The good news is that he, and many other economists, feel that with the recent stimulus package (i.e. rebates to taxpayers), plus the moves the Fed has made to help alleviate the credit crisis, will grow in the second half of 2008, stating “Much necessary economic and financial adjustment has already taken place, and monetary and fiscal policies are in train that should support a return to growth in the second half of this year and next year.”

Although not directly stating it, Mr. Bernanke also hinted that the Fed might not act as quickly to cut interest rates again, instead opting to see how the stimuli in the “pipeline” will play out.

Let’s hope Mr. Bernanke and the economists at the Fed get it right so that if we are in “recession” it ends up being a relatively mild and short one.

Is The Worst Over?

Both UBS and Deutsche Bank announced HUGE writedowns on their risky assets today. UBS wrote down $19 billion, that’s right billion with a ‘B’ and Deutsche Bank wrote down an additional $4 billion on their assets.

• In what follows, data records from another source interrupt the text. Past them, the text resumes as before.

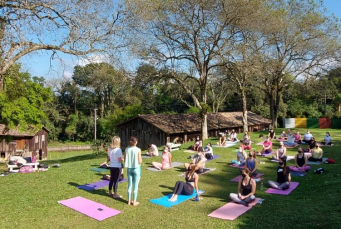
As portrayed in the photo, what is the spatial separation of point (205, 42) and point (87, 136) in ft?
106

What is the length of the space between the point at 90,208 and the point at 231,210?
147 inches

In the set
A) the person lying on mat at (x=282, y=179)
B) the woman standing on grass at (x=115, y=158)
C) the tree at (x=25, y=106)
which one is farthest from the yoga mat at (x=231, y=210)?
the tree at (x=25, y=106)

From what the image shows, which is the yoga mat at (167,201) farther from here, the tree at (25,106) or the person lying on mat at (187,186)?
the tree at (25,106)

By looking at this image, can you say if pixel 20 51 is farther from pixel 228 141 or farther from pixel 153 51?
pixel 228 141

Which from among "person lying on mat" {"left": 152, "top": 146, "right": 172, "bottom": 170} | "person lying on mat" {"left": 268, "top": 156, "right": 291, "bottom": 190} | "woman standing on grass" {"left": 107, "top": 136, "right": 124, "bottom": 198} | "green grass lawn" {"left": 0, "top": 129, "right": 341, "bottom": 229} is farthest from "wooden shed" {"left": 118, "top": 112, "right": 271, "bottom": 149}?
"woman standing on grass" {"left": 107, "top": 136, "right": 124, "bottom": 198}

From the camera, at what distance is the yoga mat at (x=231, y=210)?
23.6 ft

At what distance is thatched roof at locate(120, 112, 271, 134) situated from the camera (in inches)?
1016

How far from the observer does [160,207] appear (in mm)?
7938

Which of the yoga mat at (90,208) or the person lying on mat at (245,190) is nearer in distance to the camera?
the yoga mat at (90,208)

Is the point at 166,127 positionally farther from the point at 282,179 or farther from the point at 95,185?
the point at 282,179

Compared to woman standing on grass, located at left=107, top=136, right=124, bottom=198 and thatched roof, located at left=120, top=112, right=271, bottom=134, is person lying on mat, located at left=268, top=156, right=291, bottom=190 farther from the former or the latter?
thatched roof, located at left=120, top=112, right=271, bottom=134

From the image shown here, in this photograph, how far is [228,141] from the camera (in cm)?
2212

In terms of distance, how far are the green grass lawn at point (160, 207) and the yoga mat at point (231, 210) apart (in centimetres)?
16

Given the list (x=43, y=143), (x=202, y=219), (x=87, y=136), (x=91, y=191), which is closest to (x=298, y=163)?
(x=202, y=219)
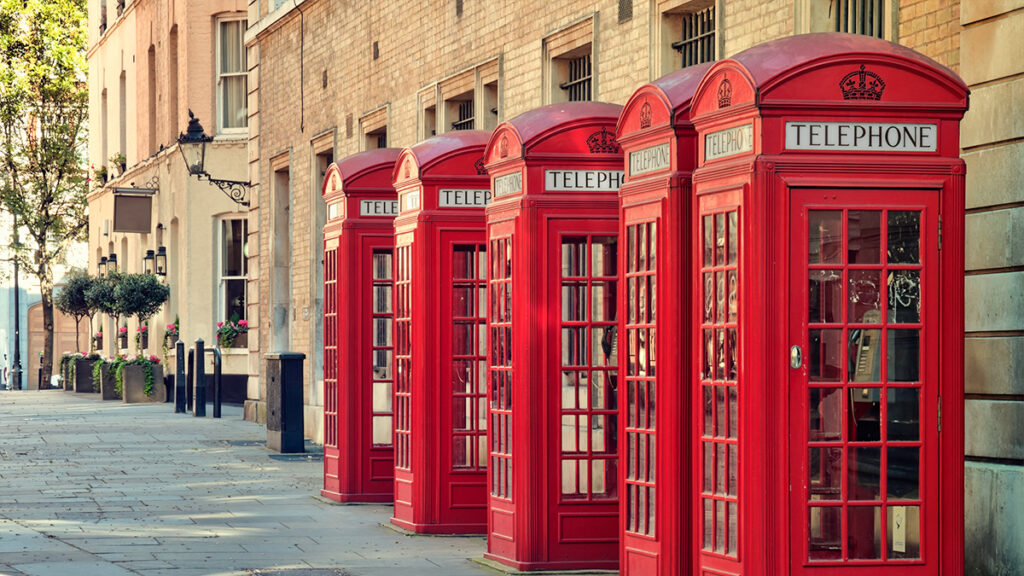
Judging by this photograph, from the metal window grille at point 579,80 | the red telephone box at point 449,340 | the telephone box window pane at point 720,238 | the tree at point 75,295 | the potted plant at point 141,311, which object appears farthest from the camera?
the tree at point 75,295

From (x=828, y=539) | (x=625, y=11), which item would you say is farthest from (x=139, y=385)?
(x=828, y=539)

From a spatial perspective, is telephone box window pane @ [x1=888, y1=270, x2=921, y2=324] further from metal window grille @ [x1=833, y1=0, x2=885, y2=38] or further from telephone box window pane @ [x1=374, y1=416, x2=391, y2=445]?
telephone box window pane @ [x1=374, y1=416, x2=391, y2=445]

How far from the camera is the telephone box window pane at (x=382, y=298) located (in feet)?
47.6

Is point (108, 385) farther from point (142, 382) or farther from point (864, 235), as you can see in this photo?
point (864, 235)

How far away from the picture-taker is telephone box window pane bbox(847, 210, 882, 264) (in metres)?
7.57

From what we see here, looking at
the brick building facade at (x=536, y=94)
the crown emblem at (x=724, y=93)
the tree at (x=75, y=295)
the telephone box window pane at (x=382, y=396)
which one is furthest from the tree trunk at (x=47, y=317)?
the crown emblem at (x=724, y=93)

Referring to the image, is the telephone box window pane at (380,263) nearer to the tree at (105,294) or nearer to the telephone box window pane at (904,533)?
the telephone box window pane at (904,533)

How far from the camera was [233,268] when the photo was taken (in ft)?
121

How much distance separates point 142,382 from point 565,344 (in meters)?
28.1

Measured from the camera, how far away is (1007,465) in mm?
9359

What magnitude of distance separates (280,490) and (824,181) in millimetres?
9507

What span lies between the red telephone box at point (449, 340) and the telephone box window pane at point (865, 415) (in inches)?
197

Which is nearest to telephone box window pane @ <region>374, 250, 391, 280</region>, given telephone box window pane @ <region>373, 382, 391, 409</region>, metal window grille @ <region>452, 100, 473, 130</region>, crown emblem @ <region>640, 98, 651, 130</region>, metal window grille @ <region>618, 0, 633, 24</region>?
telephone box window pane @ <region>373, 382, 391, 409</region>

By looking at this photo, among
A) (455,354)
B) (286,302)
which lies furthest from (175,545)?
(286,302)
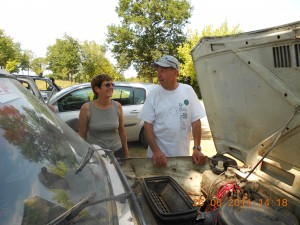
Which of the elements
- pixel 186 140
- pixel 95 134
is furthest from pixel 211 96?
pixel 95 134

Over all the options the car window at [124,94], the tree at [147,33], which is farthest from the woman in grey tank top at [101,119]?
the tree at [147,33]

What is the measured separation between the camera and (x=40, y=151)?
4.65 feet

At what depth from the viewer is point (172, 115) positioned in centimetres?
304

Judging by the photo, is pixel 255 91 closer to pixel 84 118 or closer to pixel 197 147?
pixel 197 147

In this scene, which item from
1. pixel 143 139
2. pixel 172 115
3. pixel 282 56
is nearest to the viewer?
pixel 282 56

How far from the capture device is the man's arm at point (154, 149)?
102 inches

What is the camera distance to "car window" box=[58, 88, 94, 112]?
6.41m

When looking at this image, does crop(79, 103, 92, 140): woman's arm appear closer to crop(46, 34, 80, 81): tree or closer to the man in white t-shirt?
the man in white t-shirt

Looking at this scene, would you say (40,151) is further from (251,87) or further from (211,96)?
(211,96)

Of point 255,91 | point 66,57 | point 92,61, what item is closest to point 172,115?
point 255,91

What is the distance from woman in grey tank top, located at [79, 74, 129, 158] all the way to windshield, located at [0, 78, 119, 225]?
4.40 ft

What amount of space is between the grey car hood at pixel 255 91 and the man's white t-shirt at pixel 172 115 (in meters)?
0.39

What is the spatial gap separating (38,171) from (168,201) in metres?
0.88

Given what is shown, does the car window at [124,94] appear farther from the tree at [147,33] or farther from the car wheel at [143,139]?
the tree at [147,33]
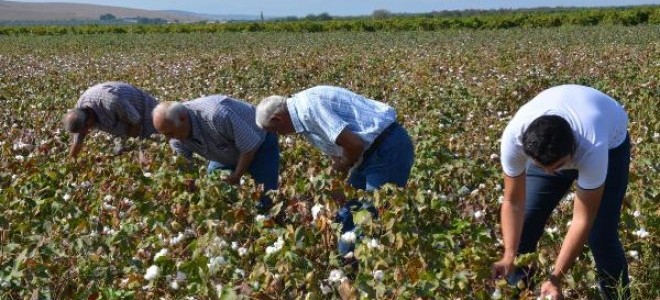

A week ago, the market would have responded negatively to MORE writedowns in the banking sector. Instead, the financials are rallying today on the news.

What gives?

Although the numbers are staggering, the consensus is that, hopefully, this is the last of the huge writedowns from the major banks. More than anything, markets HATE uncertainty. When things are uncertain, the market tends to drop based on the absolute worst case scenario, which rarely if ever comes to pass. By ‘biting the bullet’ and aggressively marking down questionable assets, we can now move on to repairing the damage.

Of course, there will continue to be fall out from the sub-prime mortgage mess and the stocks of the financial firms will remain volatile for some time, it just might be that, finally the worst of the damage is over.